Inclusion fluide — Wikipédia

Inclusion fluide
Pris au piège dans une capsule temporelle de la même taille que le diamètre d'un cheveu humain, le liquide minéralisateur de cette inclusion était si chaud et contenait tellement de solides dissous qu'en refroidissant, des cristaux d'halite, de sylvite, de gypse et d'hématite se sont formés. Durant le refroidissement des spécimens, le fluide se contractait plus que le minéral environnant, créant une bulle de vapeur. Source : USGS.

Une inclusion fluide est une bulle microscopique de liquide et/ou de gaz emprisonnée dans un cristal. Les minéraux se forment souvent dans un milieu liquide ou humide dit aqueux, de minuscules bulles de ce liquide peuvent de ce fait être piégées dans le cristal ou le long de fractures suturées par cristallisation. Ces inclusions variant de 0,01 à 1 mm en taille, ne sont généralement visibles en détail qu'à travers un microscope.

Les inclusions fluides naissent dans une grande variété d'environnements. Par exemple, on les trouve dans les minéraux de cimentation des roches sédimentaires, dans les minéraux de la gangue comme le quartz ou la calcite dans les dépôts de circulation hydrothermale, dans l'ambre fossile et dans les carottes de glace profondes des calottes glaciaires du Groenland et de l'Antarctique[1]. Les inclusions stockent intrinsèquement les informations sur les conditions ambiantes de la formation du minéral englobant. La spectroscopie infrarouge à transformée de Fourier et la spectroscopie Raman sont mises à profit pour déterminer la composition des fluides de ces inclusions.

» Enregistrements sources
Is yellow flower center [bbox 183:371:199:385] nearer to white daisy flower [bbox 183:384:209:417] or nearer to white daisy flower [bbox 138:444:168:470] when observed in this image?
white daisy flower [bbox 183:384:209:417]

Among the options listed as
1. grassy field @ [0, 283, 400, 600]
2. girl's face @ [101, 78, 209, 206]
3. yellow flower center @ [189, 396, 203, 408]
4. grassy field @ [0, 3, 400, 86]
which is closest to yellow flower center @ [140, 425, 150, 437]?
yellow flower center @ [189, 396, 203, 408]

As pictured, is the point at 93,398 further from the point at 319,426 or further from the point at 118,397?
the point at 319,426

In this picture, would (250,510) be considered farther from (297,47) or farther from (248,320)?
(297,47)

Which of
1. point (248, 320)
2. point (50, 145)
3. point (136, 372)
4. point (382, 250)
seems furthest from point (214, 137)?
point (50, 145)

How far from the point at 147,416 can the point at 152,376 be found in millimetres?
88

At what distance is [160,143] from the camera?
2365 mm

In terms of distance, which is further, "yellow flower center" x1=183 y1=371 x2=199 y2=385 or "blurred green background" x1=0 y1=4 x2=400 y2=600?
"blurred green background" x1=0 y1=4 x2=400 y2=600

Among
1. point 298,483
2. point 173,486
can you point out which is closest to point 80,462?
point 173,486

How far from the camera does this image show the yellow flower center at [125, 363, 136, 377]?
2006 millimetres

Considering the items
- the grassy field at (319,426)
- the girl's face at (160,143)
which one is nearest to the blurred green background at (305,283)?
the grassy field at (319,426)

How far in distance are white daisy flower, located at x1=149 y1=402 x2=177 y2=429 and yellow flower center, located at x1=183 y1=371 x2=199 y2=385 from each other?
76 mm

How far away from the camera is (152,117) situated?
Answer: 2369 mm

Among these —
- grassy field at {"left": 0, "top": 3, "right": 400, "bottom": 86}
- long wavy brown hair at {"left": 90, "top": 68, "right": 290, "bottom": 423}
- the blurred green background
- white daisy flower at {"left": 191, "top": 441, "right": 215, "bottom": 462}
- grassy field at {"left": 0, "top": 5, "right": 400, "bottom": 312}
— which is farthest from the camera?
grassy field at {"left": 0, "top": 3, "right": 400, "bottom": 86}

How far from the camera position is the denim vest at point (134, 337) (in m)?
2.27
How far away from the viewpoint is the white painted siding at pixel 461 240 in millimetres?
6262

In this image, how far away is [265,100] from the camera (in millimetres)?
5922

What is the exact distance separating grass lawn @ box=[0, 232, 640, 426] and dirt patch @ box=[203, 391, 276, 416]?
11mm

» Objectif de l'exercice
Restituez mot pour mot le passage de l'extrait sur les inclusions fluides qui va de « Les inclusions fluides » à « de ces inclusions. ».

» Résultat attendu
Les inclusions fluides naissent dans une grande variété d'environnements. Par exemple, on les trouve dans les minéraux de cimentation des roches sédimentaires, dans les minéraux de la gangue comme le quartz ou la calcite dans les dépôts de circulation hydrothermale, dans l'ambre fossile et dans les carottes de glace profondes des calottes glaciaires du Groenland et de l'Antarctique[1]. Les inclusions stockent intrinsèquement les informations sur les conditions ambiantes de la formation du minéral englobant. La spectroscopie infrarouge à transformée de Fourier et la spectroscopie Raman sont mises à profit pour déterminer la composition des fluides de ces inclusions.